Popular Integration

LangChain Integration

Build AI agents that can search, scrape, and research the web in real-time. Connect your LangChain applications directly to live web data with SearchHive tools.

Real-time Data

Your agents access current web information, not stale training data

Drop-in Tools

Pre-built LangChain tools that work with any agent framework

Easy Setup

Add web capabilities to existing agents in minutes

What you'll build
By the end of this guide, you'll have AI agents that can search the web, scrape specific pages, and conduct comprehensive research - all with real-time data from SearchHive APIs.

Installation

Install required packages

# Using pip
pip install langchain searchhive-python

# Using conda
conda install -c conda-forge langchain
pip install searchhive-python
Prerequisites
You'll need Python 3.8+, LangChain, and a SearchHive API key.Get your API key here →

1. Web Search Tool

Create a LangChain tool that gives your agents real-time web search capabilities using SwiftSearch.

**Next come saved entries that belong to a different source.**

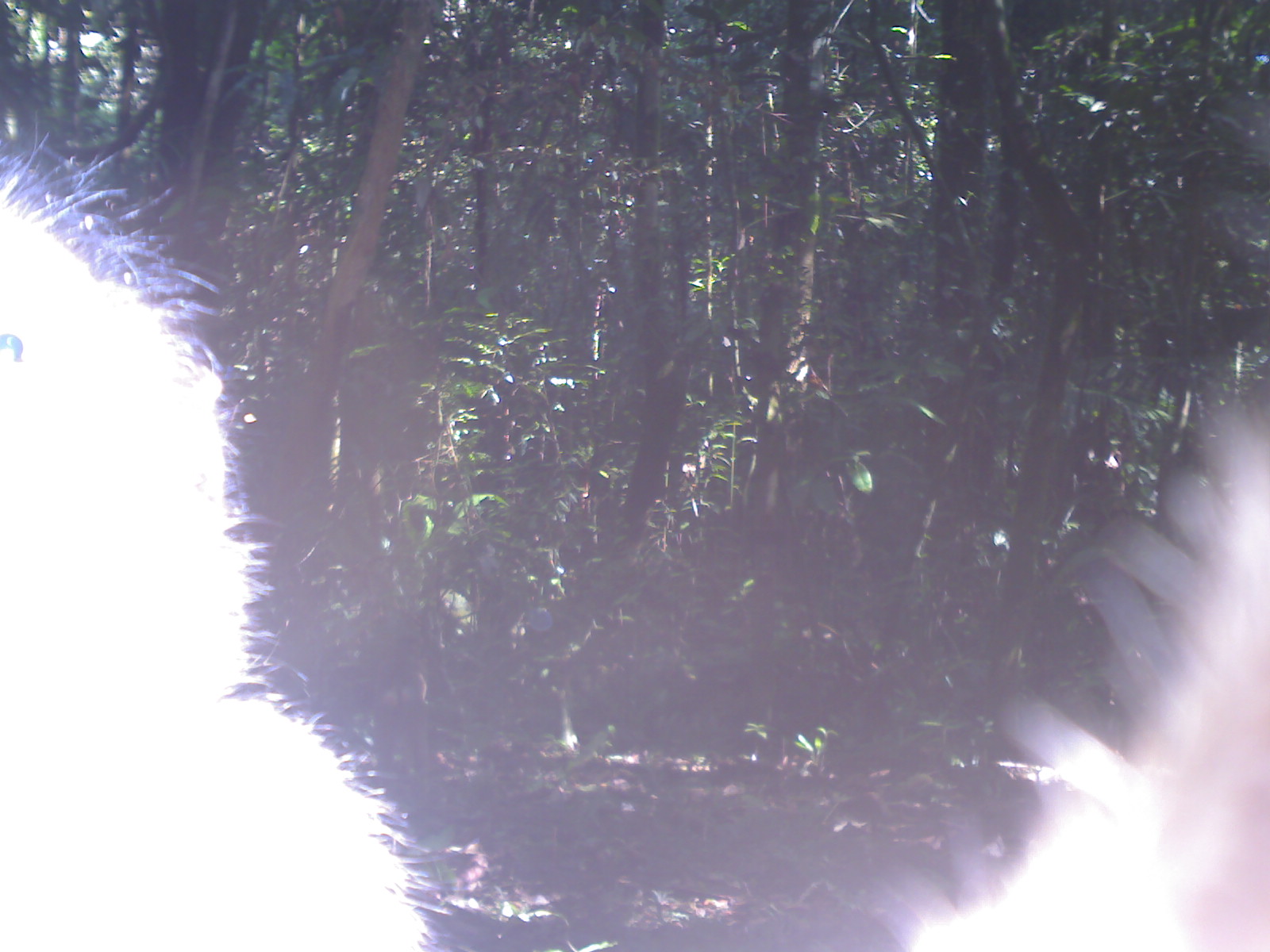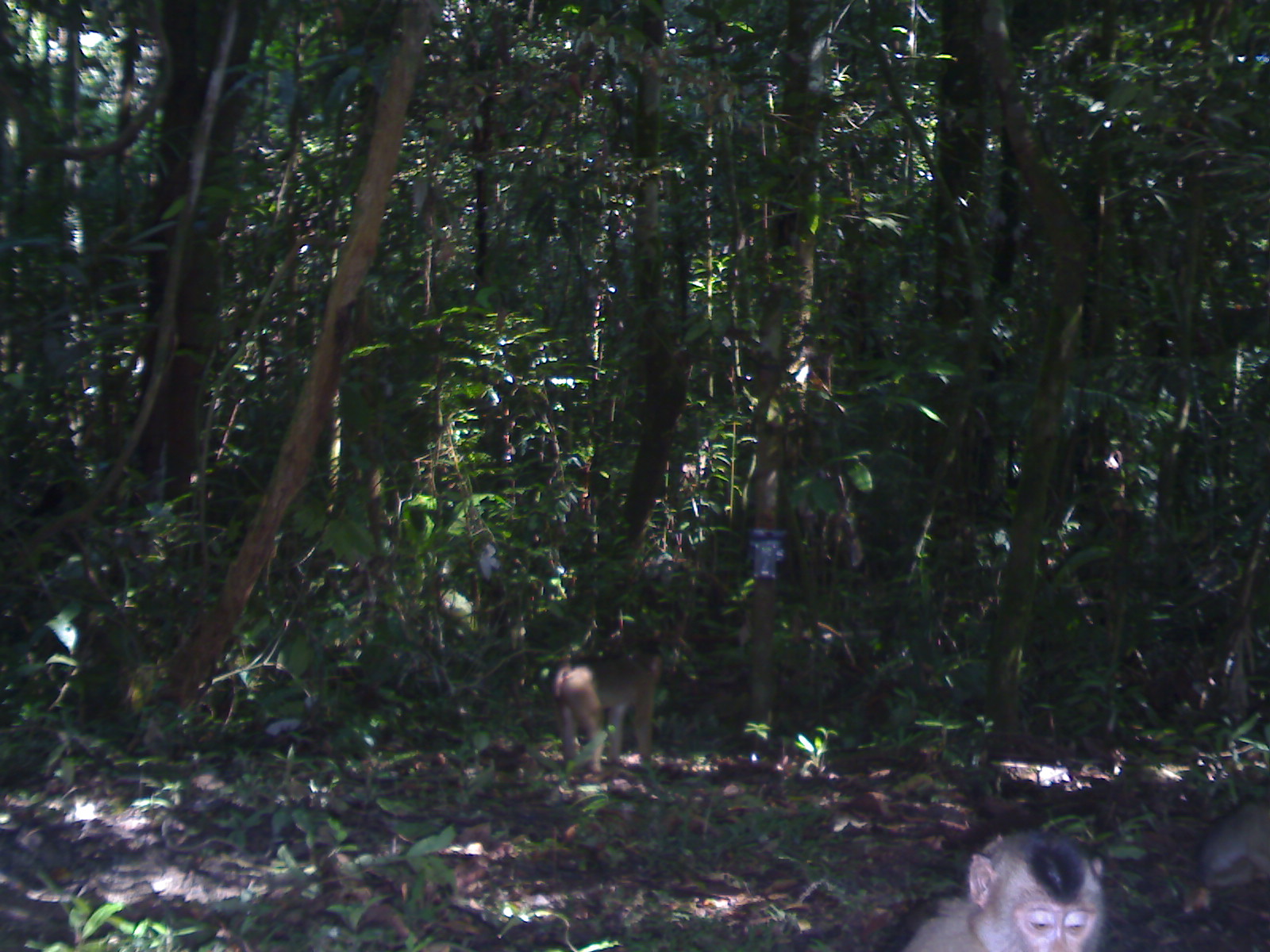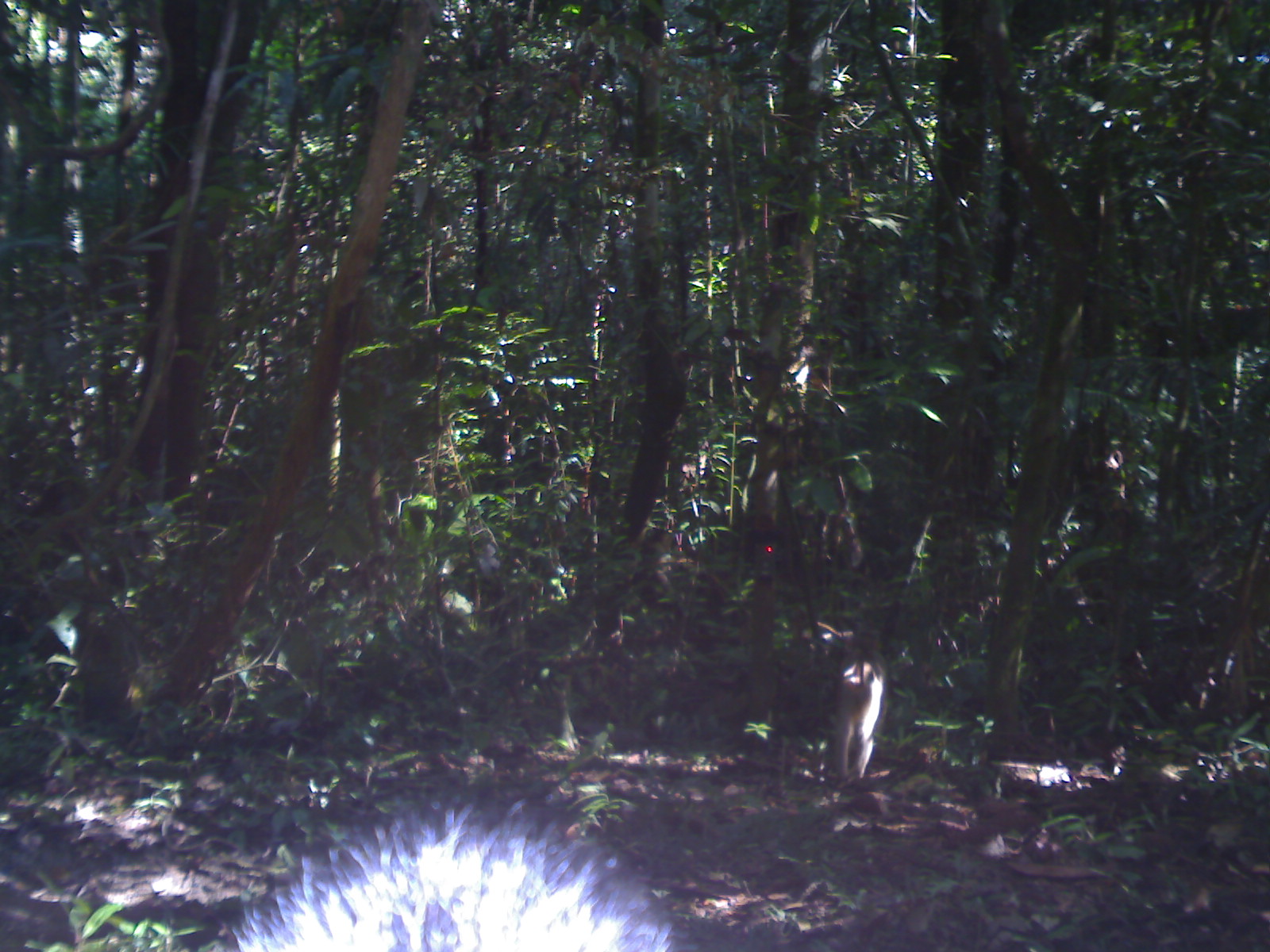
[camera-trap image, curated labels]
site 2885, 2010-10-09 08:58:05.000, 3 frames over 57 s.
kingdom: Animalia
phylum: Chordata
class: Mammalia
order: Primates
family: Cercopithecidae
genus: Macaca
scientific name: Macaca nemestrina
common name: southern pig-tailed macaque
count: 2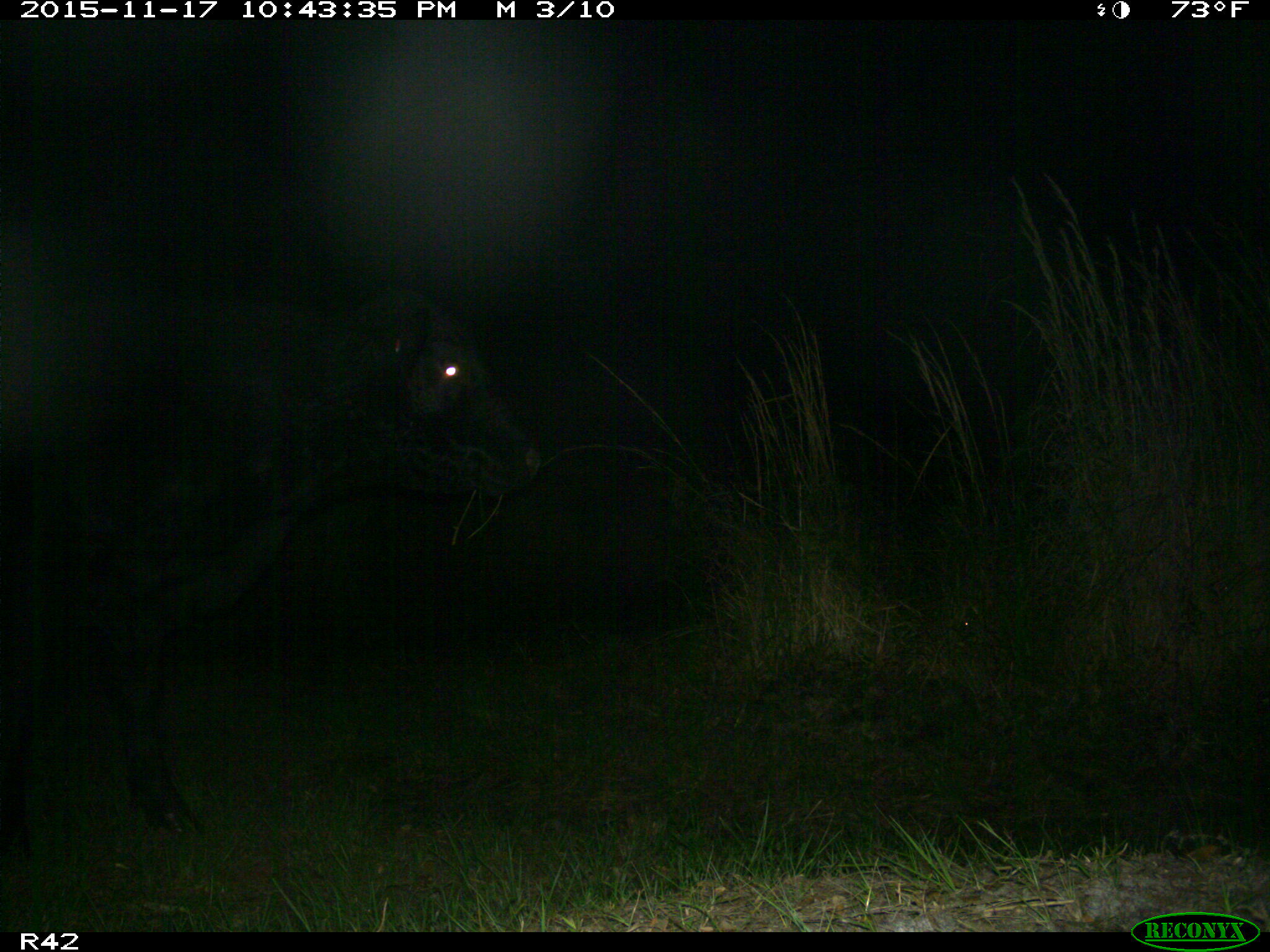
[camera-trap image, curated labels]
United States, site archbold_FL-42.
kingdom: Animalia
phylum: Chordata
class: Mammalia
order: Artiodactyla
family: Bovidae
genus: Bos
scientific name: Bos taurus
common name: domestic cow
Bos taurus (domestic cow).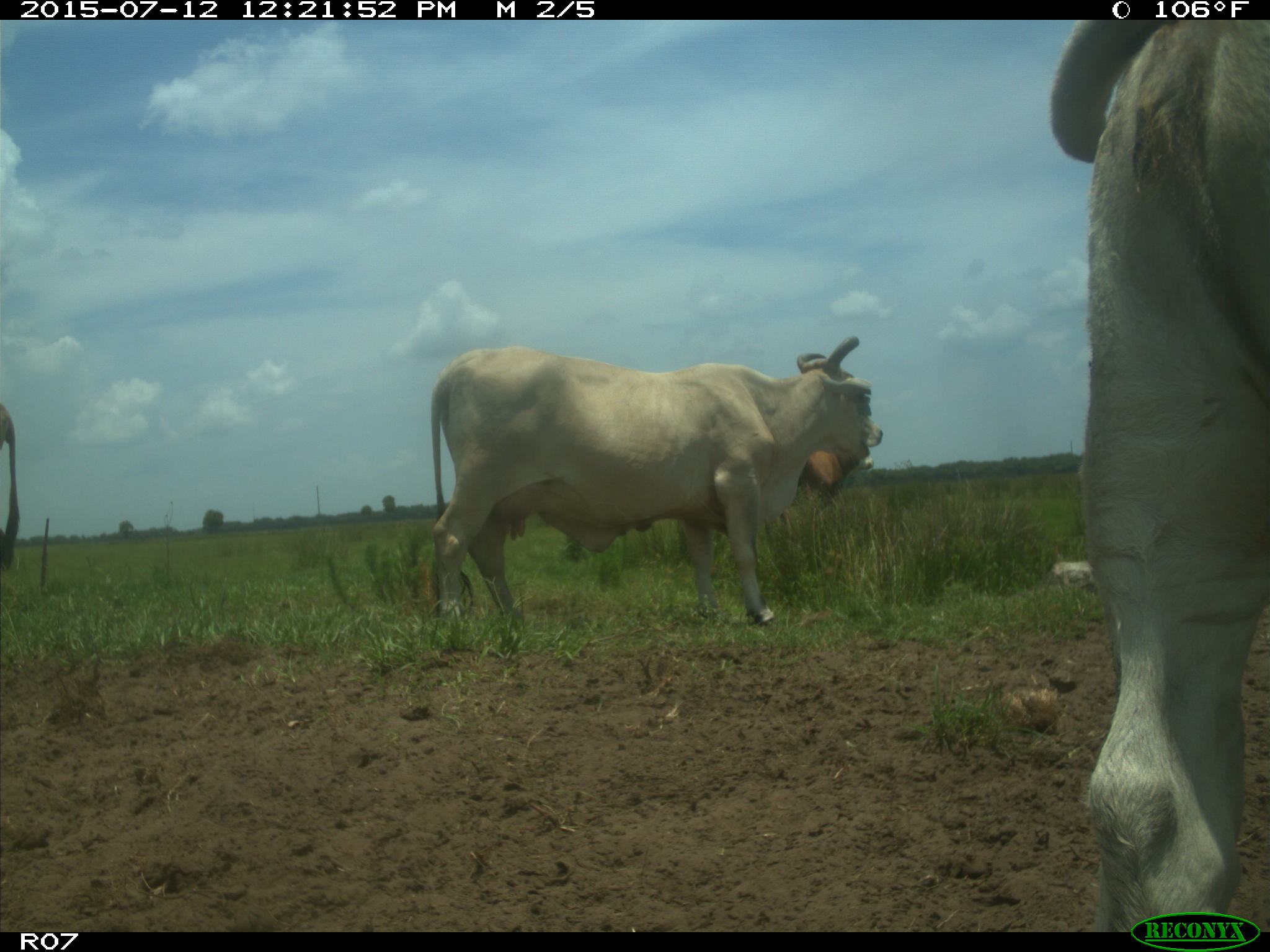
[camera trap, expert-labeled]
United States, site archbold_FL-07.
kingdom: Animalia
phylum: Chordata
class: Mammalia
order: Artiodactyla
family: Bovidae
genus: Bos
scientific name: Bos taurus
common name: domestic cow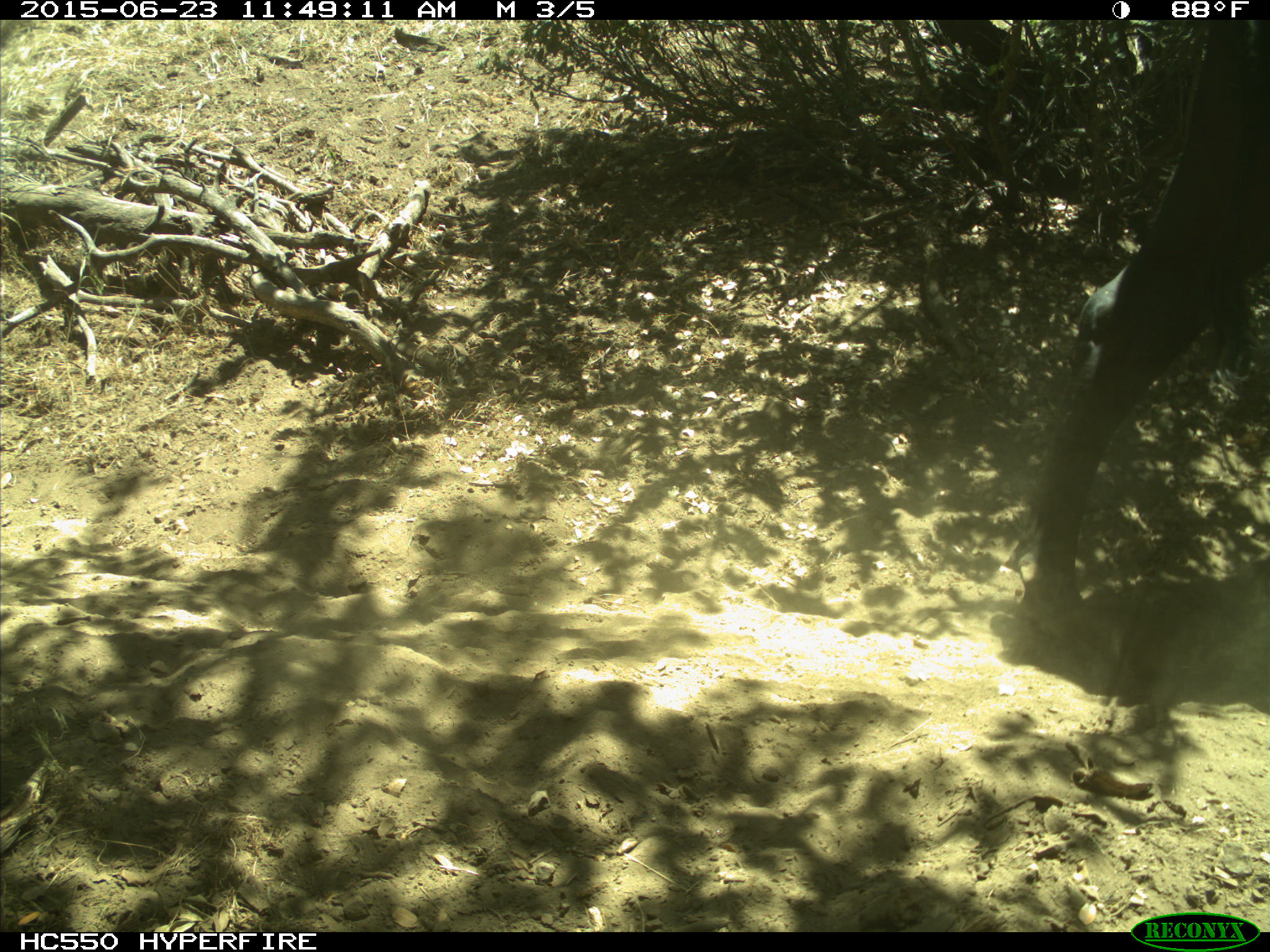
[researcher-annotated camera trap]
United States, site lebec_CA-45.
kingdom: Animalia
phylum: Chordata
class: Mammalia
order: Artiodactyla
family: Bovidae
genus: Bos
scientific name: Bos taurus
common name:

SwiftSearch LangChain Tool

Python
from langchain.tools import BaseTool
from langchain.pydantic_v1 import BaseModel, Field
from typing import Optional, Type
import requests
import json

class SwiftSearchInput(BaseModel):
    """Input for SwiftSearch tool."""
    query: str = Field(description="Search query")
    max_results: Optional[int] = Field(default=5, description="Maximum results to return")

class SwiftSearchTool(BaseTool):
    """Tool for real-time web search using SearchHive SwiftSearch API."""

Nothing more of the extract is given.